18.3.8 Thin Lens Equation

For thin lenses, the object distance (\(u\)), image distance (\(v\)), and focal length (\(f\)) are related by:

\[\frac{1}{f} = \frac{1}{u} + \frac{1}{v}\]

Sign conventions:

Real objects: \(u > 0\) (in front of lens)
Real images: \(v > 0\) (on opposite side from object)
Virtual images: \(v < 0\) (same side as object)
Converging lens: \(f > 0\)
Diverging lens: \(f < 0\)

18.3.9 Magnification

Magnification describes how the image size compares to the object size:

\[m = \frac{h_i}{h_o} = -\frac{v}{u}\]

\(|m| > 1\): Image larger than object
\(|m| < 1\): Image smaller than object
\(m > 0\): Upright image
\(m < 0\): Inverted image

18.3.10 Interactive: Converging Lens Ray Diagram

18.3.11 Real vs Virtual Images

Property	Real Image	Virtual Image
Can be projected	Yes	No
Light rays	Actually converge	Appear to diverge from a point
Orientation	Inverted	Upright
Sign of \(v\)	Positive	Negative

18.4 Worked Examples

18.4.1 Example 1: Snell’s Law

Light travels from air (\(n = 1.00\)) into glass (\(n = 1.50\)) at an incident angle of 30°.

Solution:

Apply Snell’s Law: \(n_1 \sin\theta_1 = n_2 \sin\theta_2\)
Rearrange: \(\sin\theta_2 = \frac{n_1}{n_2} \sin\theta_1 = \frac{1.00}{1.50} \times \sin30°\)
Calculate: \(\sin\theta_2 = 0.667 \times 0.500 = 0.333\)
\(\theta_2 = \sin^{-1}(0.333) = 19.5°\)

The refracted angle is 19.5° (light bends toward normal).

18.4.2 Example 2: Lens equation

A converging lens has focal length 12 cm. An object is placed 30 cm from the lens.

Solution:

Use the thin lens equation: \(\frac{1}{f} = \frac{1}{u} + \frac{1}{v}\)
Substitute: \(\frac{1}{12} = \frac{1}{30} + \frac{1}{v}\)
Rearrange: \(\frac{1}{v} = \frac{1}{12} - \frac{1}{30} = \frac{5-2}{60} = \frac{3}{60} = \frac{1}{20}\)
Therefore: \(v = 20\) cm

The image forms 20 cm from the lens on the opposite side (real, inverted image).

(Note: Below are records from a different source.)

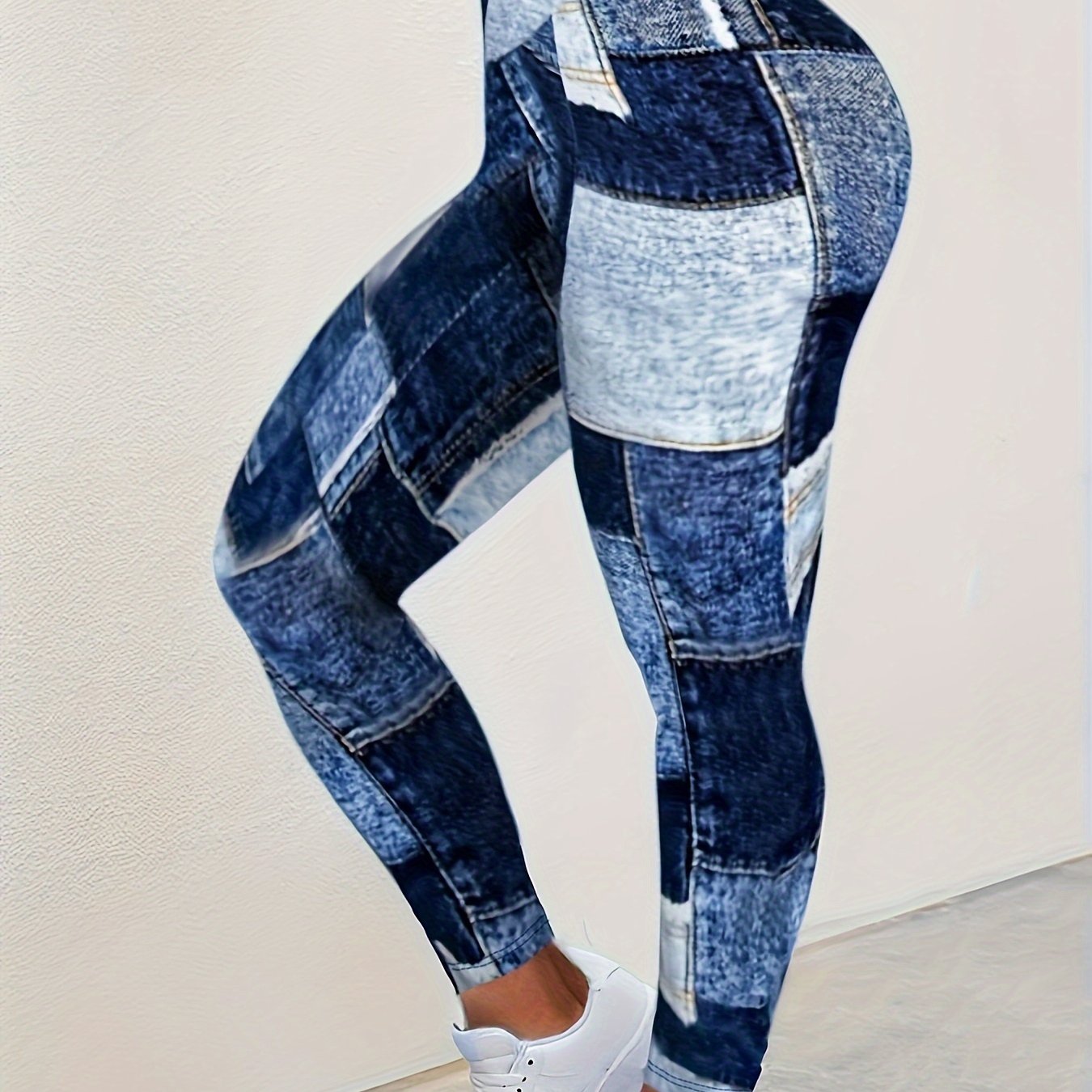 Denim Print Tummy Control High Rise Leggings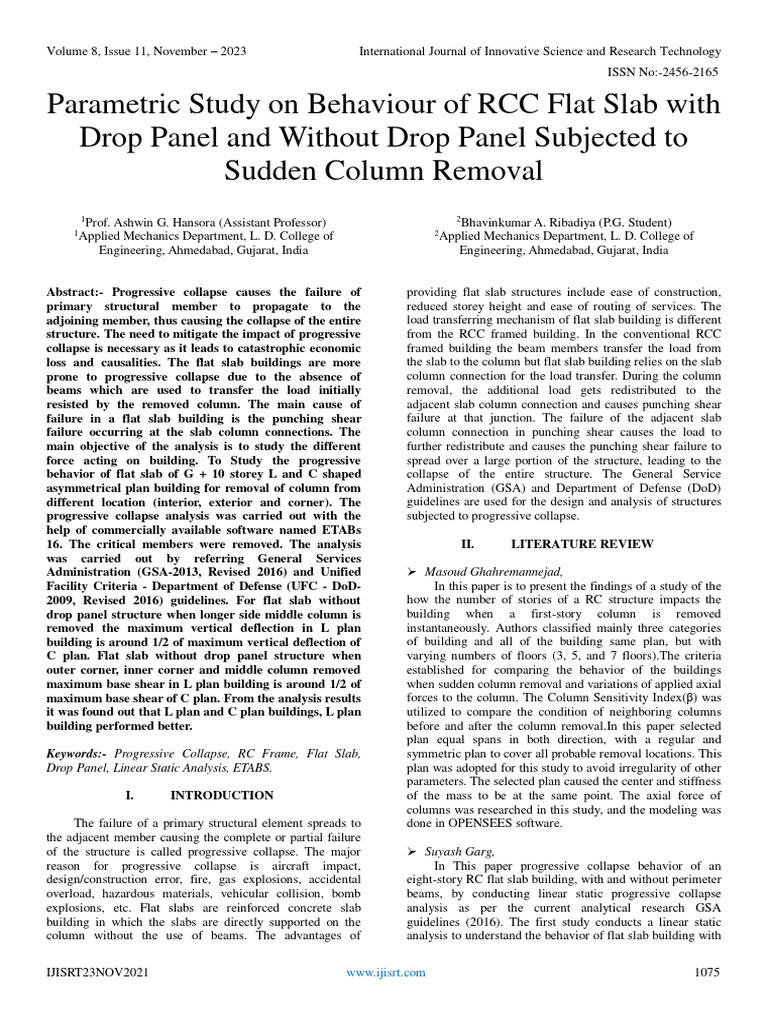 RCC Flat Slab Progressive Collapse Study | PDF | Column | Beam (Structure)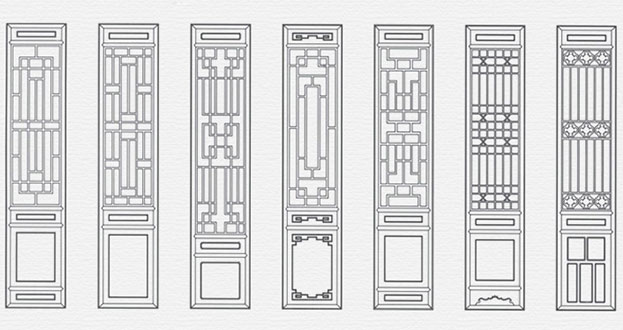 九所镇常用中式仿古花窗图案隔断设计图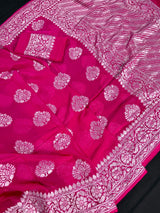 Hot Pink Color Pure Khaddi Georgette Banarasi Silk Saree with Sliver Zari Weaving | Wedding Sarees | SILK MARK CERTIFIED | Kaash Collection - Kaash Collection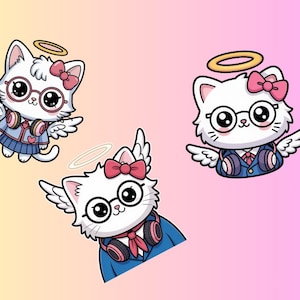 Kawaii Angel Cat Sticker –Cute Angel Cat Kawaii Clipart | Chibi Cat with Glasses and Wings | Digital Download PNG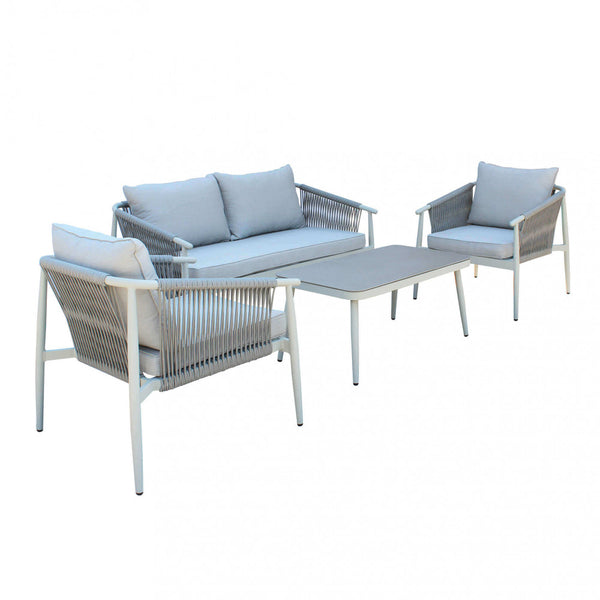 prezzo Garden Lounge Set Sofa 2 Sessel und Couchtisch mit Kissen aus hellgrauem Aluminium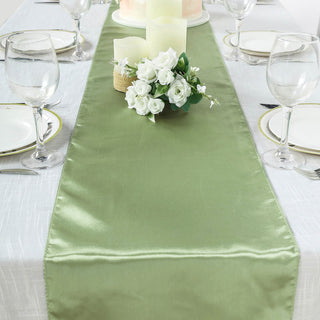 Enhance Your Wedding Decor with the Sage Green Satin Table Runner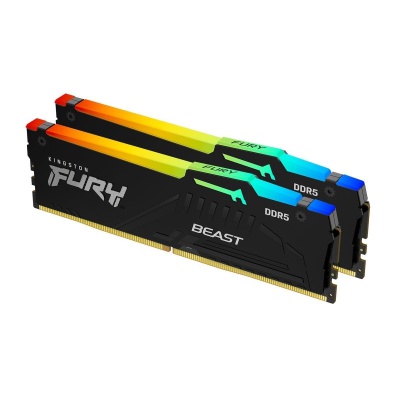 Модуль пам'яті для комп'ютера DDR5 16GB (2x8GB) 5200 MHz Beast RGB Kingston Fury (ex.HyperX) (KF552C36BBEAK2-16)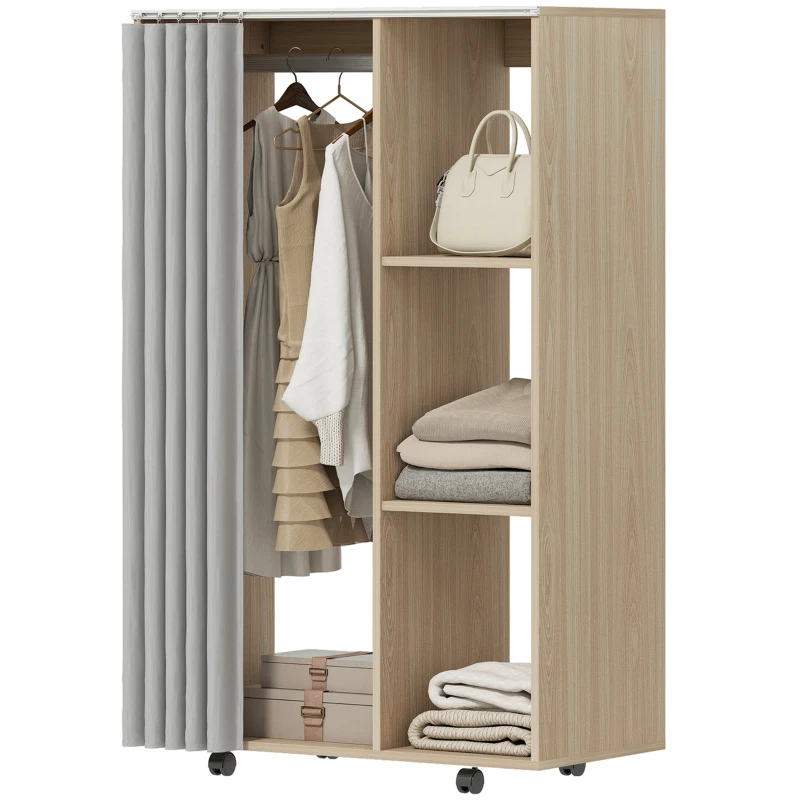 HOMCOM Armoire penderie vêtement dressing mobile 4 roulettes tringle à vêtements et étagères 80x40x128cm, effet bois naturel(m-12)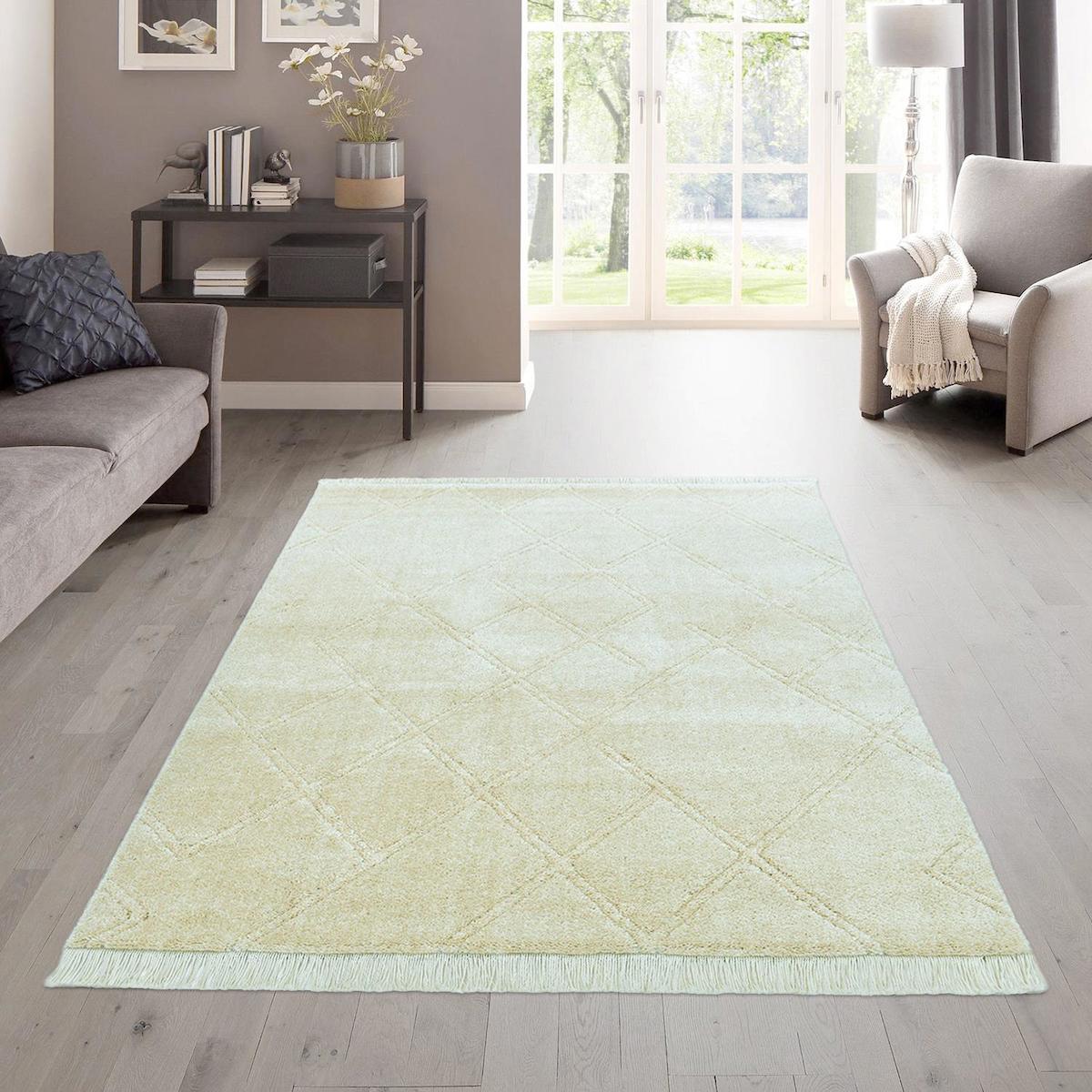Giza Home 1104A-RB11 Krem 20 mm Polyester Antibakteriyel Yıkanabilir Kalın Kaymaz Geometrik Dikdörtgen Makine Dokuma Salon Halısı 180x250 cm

18.4.3 Example 3: Magnification

Using the lens from Example 2, find the magnification.

Solution:

Use the magnification formula: \(m = -\frac{v}{u}\)
Substitute: \(m = -\frac{20}{30} = -0.67\)
Interpretation:
- \(|m| < 1\): Image is smaller than object (0.67× the size)
- \(m < 0\): Image is inverted

18.4.4 Example 4: Critical angle

Find the critical angle for light travelling from glass (\(n = 1.50\)) to air (\(n = 1.00\)).

Solution:

Use the critical angle formula: \(\sin\theta_c = \frac{n_2}{n_1}\)
Substitute: \(\sin\theta_c = \frac{1.00}{1.50} = 0.667\)
Calculate: \(\theta_c = \sin^{-1}(0.667) = 41.8°\)

For angles greater than 41.8°, total internal reflection occurs.

18.5 Common Misconceptions

Common Misconceptions

Misconception: Refraction changes the frequency of light. Correction: Frequency stays constant; speed and wavelength change.
Misconception: A virtual image can be projected on a screen. Correction: Only real images (where rays actually converge) can be projected.
Misconception: All lenses magnify. Correction: Magnification can be greater than or less than 1, and images can be larger or smaller than the object.
Misconception: Light always bends toward the normal. Correction: Light bends toward the normal when entering a denser medium, away from the normal when entering a less dense medium.

18.6 Practice Questions

18.6.1 Easy (2 marks)

State the law of reflection.

Marking notes

Angle of incidence equals angle of reflection (1)
Both angles measured from the normal (1)

Answer: The angle of incidence equals the angle of reflection. Both angles are measured from the normal to the surface.

18.6.2 Medium (4 marks)

Light enters water (\(n = 1.33\)) from air at an incident angle of 40°. Find the refracted angle.

Marking notes

Apply Snell’s Law correctly (2)
Correct calculation: \(\sin\theta_2 = (1.00/1.33) \times \sin40° = 0.483\) (1)
Correct angle: \(\theta_2 = 28.9°\) (1)

Answer: 28.9° (or 29°)

18.6.3 Hard (5 marks)

A lens with \(f = 8.0\) cm forms an image 24 cm from the lens. Find the object distance and magnification.

Marking notes

Use thin lens equation: \(\frac{1}{8} = \frac{1}{u} + \frac{1}{24}\) (1)
Solve for \(u\): \(\frac{1}{u} = \frac{1}{8} - \frac{1}{24} = \frac{2}{24} = \frac{1}{12}\) (2)
Object distance: \(u = 12\) cm (1)
Magnification: \(m = -24/12 = -2\) (inverted, enlarged) (1)

Answer: Object distance = 12 cm; Magnification = -2 (inverted, twice as large)

18.7 Summary

Key Takeaways

Reflection: \(\theta_i = \theta_r\) (angles measured from normal)
Snell’s Law: \(n_1 \sin\theta_1 = n_2 \sin\theta_2\)
Thin lens equation: \(\frac{1}{f} = \frac{1}{u} + \frac{1}{v}\)
Magnification: \(m = -v/u\)
Real images can be projected; virtual images cannot

18.8 Self-Assessment

Check your understanding:

After studying this section, you should be able to:

Apply the law of reflection
Use Snell’s Law to find refracted angles
Calculate image position using the lens equation
Determine magnification and image characteristics
Distinguish real and virtual images